Neuroendocrine Unit, Massachusetts General Hospital, Boston, Massachusetts, USA.
Harvard Medical School, Boston, Massachusetts, USA.
Eur J Endocrinol. 2022 Oct 13;187(5):697-708. doi: 10.1530/EJE-22-0248. Print 2022 Nov 1.
Anorexia nervosa is complicated by high bone resorption, low bone mineral density (BMD), and increased fracture risk. We investigated whether off-label antiresorptive therapy with denosumab increases BMD in women with anorexia nervosa.
Twelve-month, randomized, double-blind, placebo-controlled study.
Thirty ambulatory women with anorexia nervosa and areal BMD (aBMD) T-score <-1.0 at ≥1 sites were randomized to 12 months of denosumab (60 mg subcutaneously q6 months)(n = 20) or placebo (n = 10). Primary end point was postero-anterior (PA) lumbar spine aBMD by dual-energy x-ray absorptiometry. Secondary end points included femoral neck aBMD, tibia and radius volumetric BMD and bone microarchitecture by high-resolution peripheral quantitative CT, tibia and radius failure load by finite element analysis (FEA), and markers of bone turnover.
Baseline mean (±s.d.) age (29 ± 8 (denosumab) vs 29 ± 7 years (placebo)), BMI (19.0 ± 1.7 vs 18.0 ± 2.0 kg/m2), and aBMD (PA spine Z-score -1.6±1.1 vs -1.7±1.4) were similar between groups. PA lumbar spine aBMD increased in the denosumab vs placebo group over 12 months (P = 0.009). The mean (95% CI) increase in PA lumbar spine aBMD was 5.5 (3.8-7.2)% in the denosumab group and 2.2 (-0.3-4.7)% in the placebo group. The change in femoral neck aBMD was similar between groups. Radial trabecular number increased, radial trabecular separation decreased, and tibial cortical porosity decreased in the denosumab vs placebo group (P ≤ 0.006). Serum C-terminal telopeptide of type I collagen and procollagen type I N-terminal propeptide decreased in the denosumab vs placebo group (P < 0.0001). Denosumab was well tolerated.

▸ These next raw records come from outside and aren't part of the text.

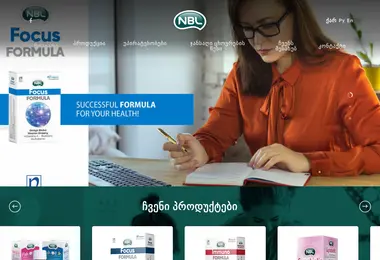 Screenshot of nblgeorgia.ge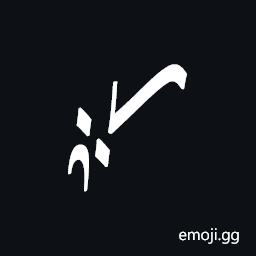 Znamenny Neume Strela Kryukovaya Gromopovodnaya With Single Zapyataya Symbol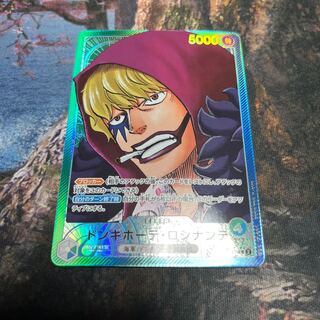 【PSA10】 ★連番★ ワンピース ロシナンテ 2枚SET #588 61RFIx8oIBL._UF350,350_QL50_.jpg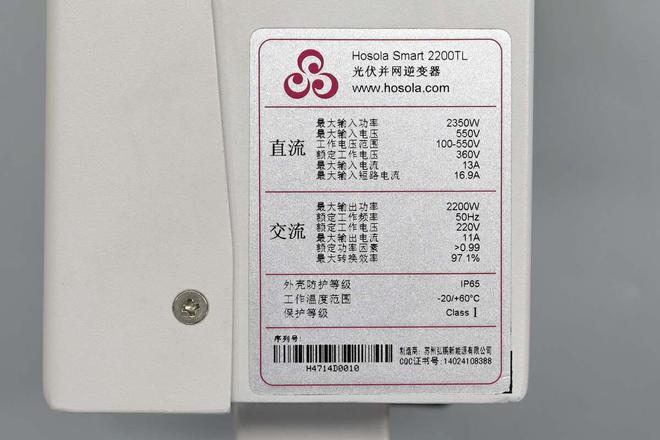 配备背光1602液晶屏幕弘鹏新能源2200W光伏并网逆变器拆解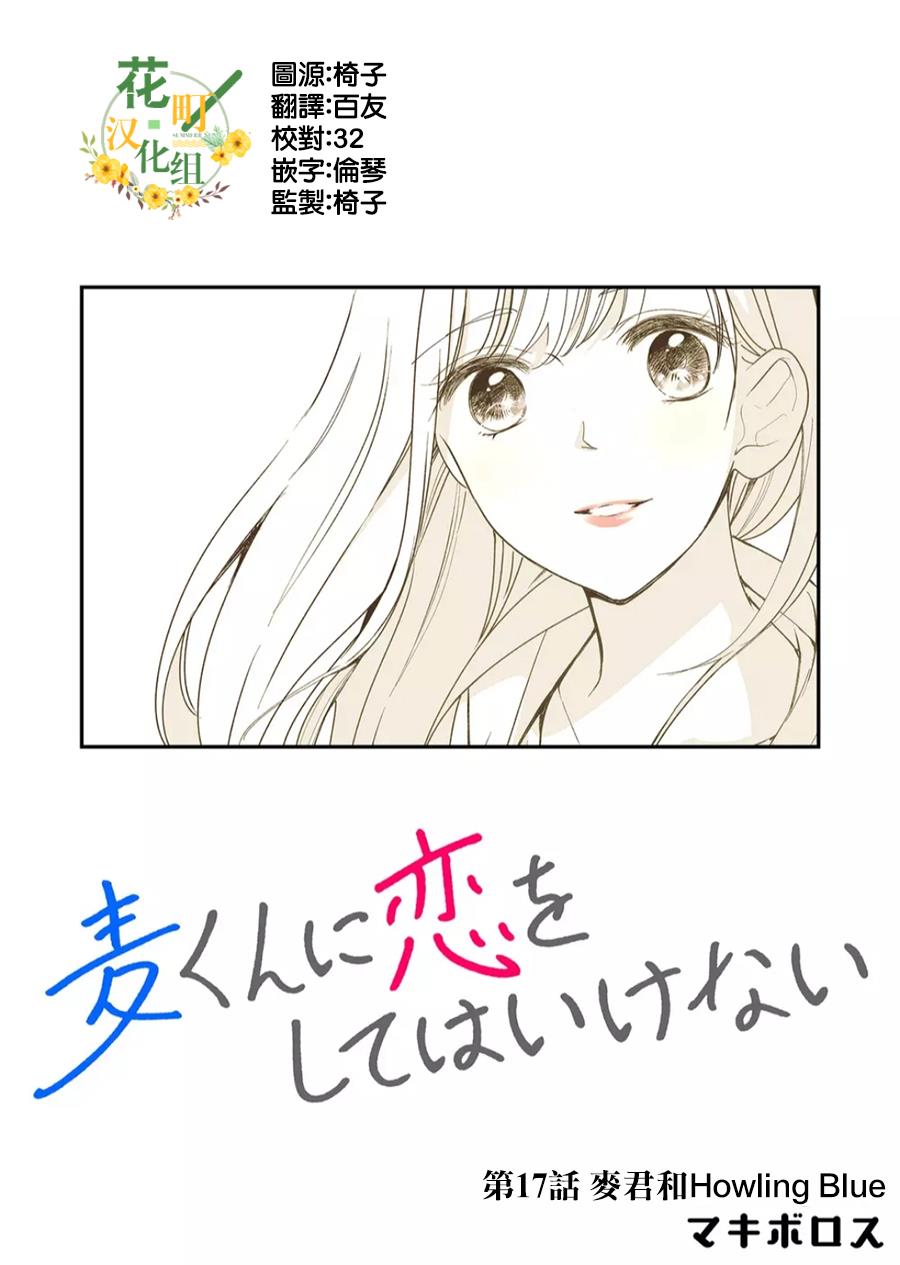 第17话 麦君和Howling Blue0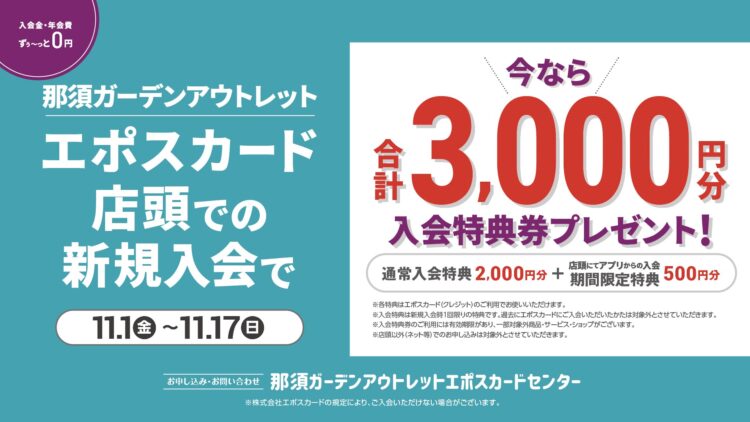 EPOSカード新規入会特典のご案内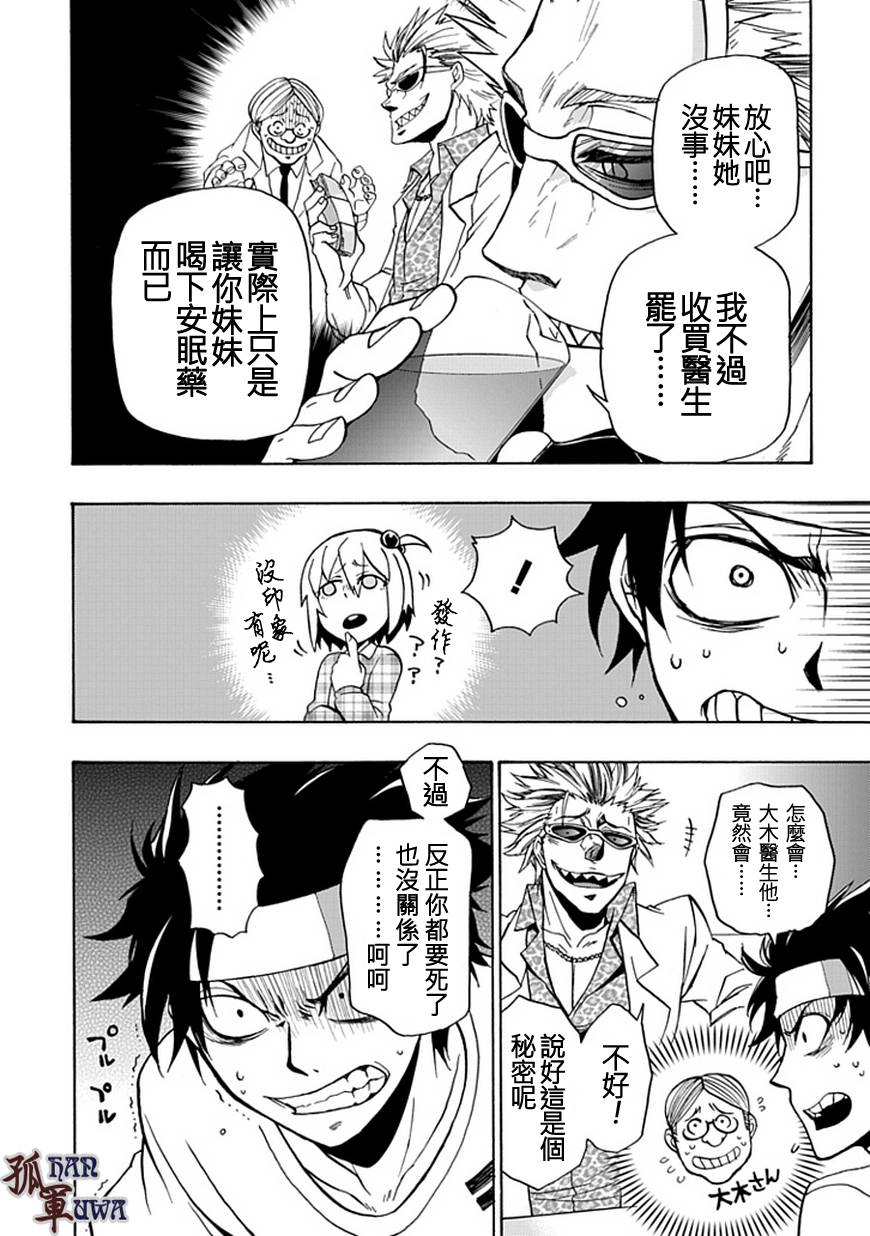 梦魇游戏Life Is Money 第1话 第37页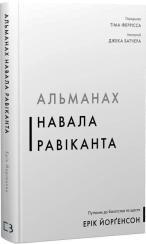 Купить Альманах Навала Равіканта. Путівник до багатства та щастя Эрик Йоргенсон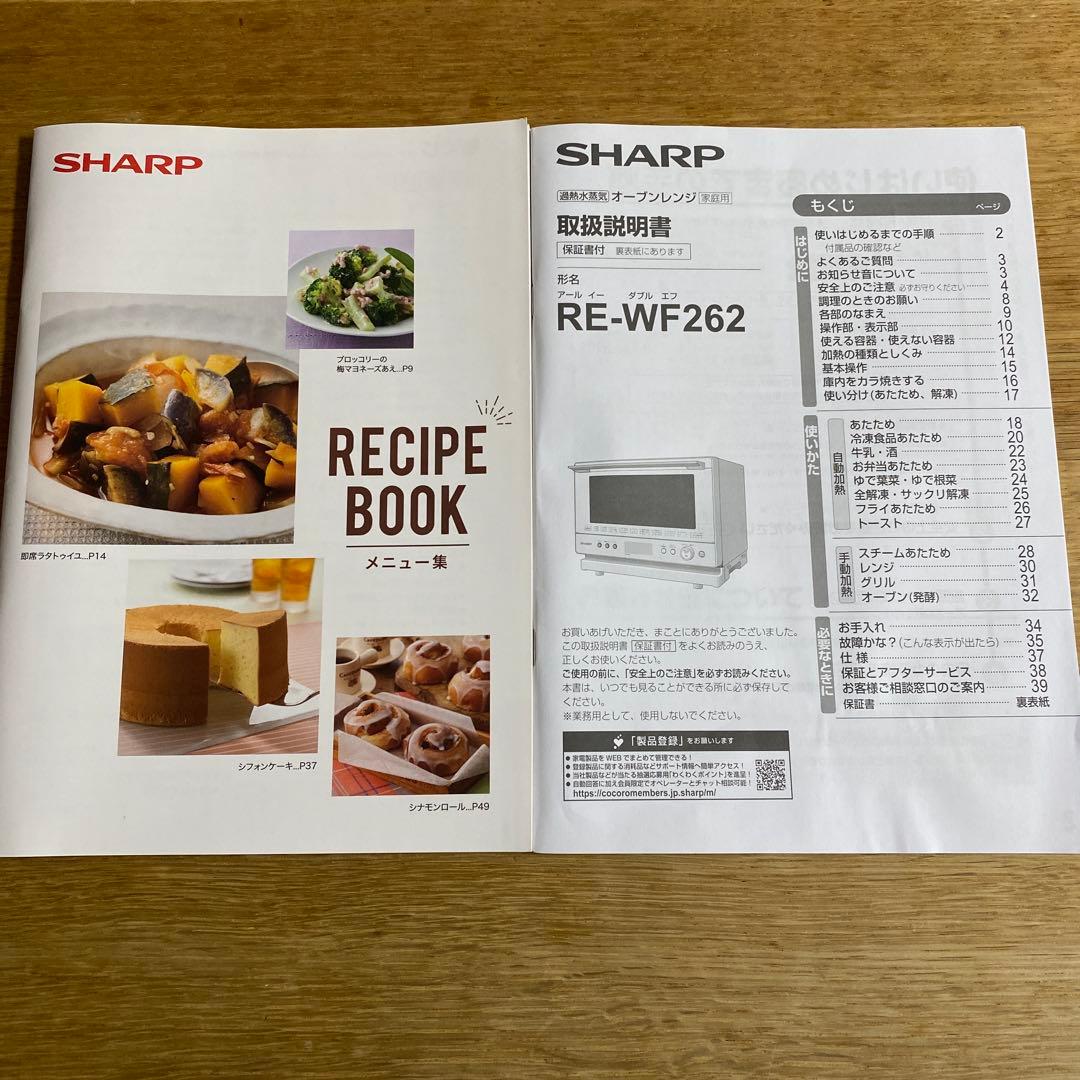 ジャンク品 SHARP オーブンレンジ RE-WF-262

Twelve months of antiresorptive therapy with denosumab reduced bone turnover and increased spine aBMD, the skeletal site most severely affected in women with anorexia nervosa.
神经性厌食症伴有骨吸收增加、骨密度降低(BMD)和骨折风险增加。本研究旨在探讨抗吸收药物地舒单抗能否增加神经性厌食症女性的 BMD。
12 个月、随机、双盲、安慰剂对照研究。
30 例门诊神经性厌食症患者,至少 1 个部位的 BMD (aBMD) T 评分<-1.0,随机分为地舒单抗(60 mg 皮下每 6 个月一次)(n=20)或安慰剂(n=10)12 个月。主要终点是双能 X 线吸收法测定的前后位(PA)腰椎 aBMD。次要终点包括股骨颈 aBMD、胫骨和桡骨体积 BMD 和骨微结构的高分辨率外周定量 CT、胫骨和桡骨失效负荷的有限元分析(FEA)以及骨转换标志物。
基线时(±标准差)年龄(地舒单抗组 29 ± 8 岁,安慰剂组 29 ± 7 岁)、BMI(地舒单抗组 19.0 ± 1.7 kg/m2,安慰剂组 18.0 ± 2.0 kg/m2)和 aBMD(PA 脊柱 Z 评分-1.6±1.1,-1.7±1.4)在两组间相似。地舒单抗组与安慰剂组相比,PA 腰椎 aBMD 在 12 个月内增加(P=0.009)。地舒单抗组 PA 腰椎 aBMD 平均(95%CI)增加 5.5(3.8-7.2)%,安慰剂组增加 2.2(-0.3-4.7)%。两组间股骨颈 aBMD 变化相似。地舒单抗组桡骨小梁数量增加,桡骨小梁分离减少,胫骨皮质孔隙度降低(P ≤ 0.006)。地舒单抗组血清Ⅰ型胶原 C 端肽和Ⅰ型前胶原 N 端前肽减少(P<0.0001)。地舒单抗耐受性良好。
抗吸收药物地舒单抗治疗 12 个月可降低骨转换并增加脊柱 aBMD,这是神经性厌食症女性最严重的骨骼部位。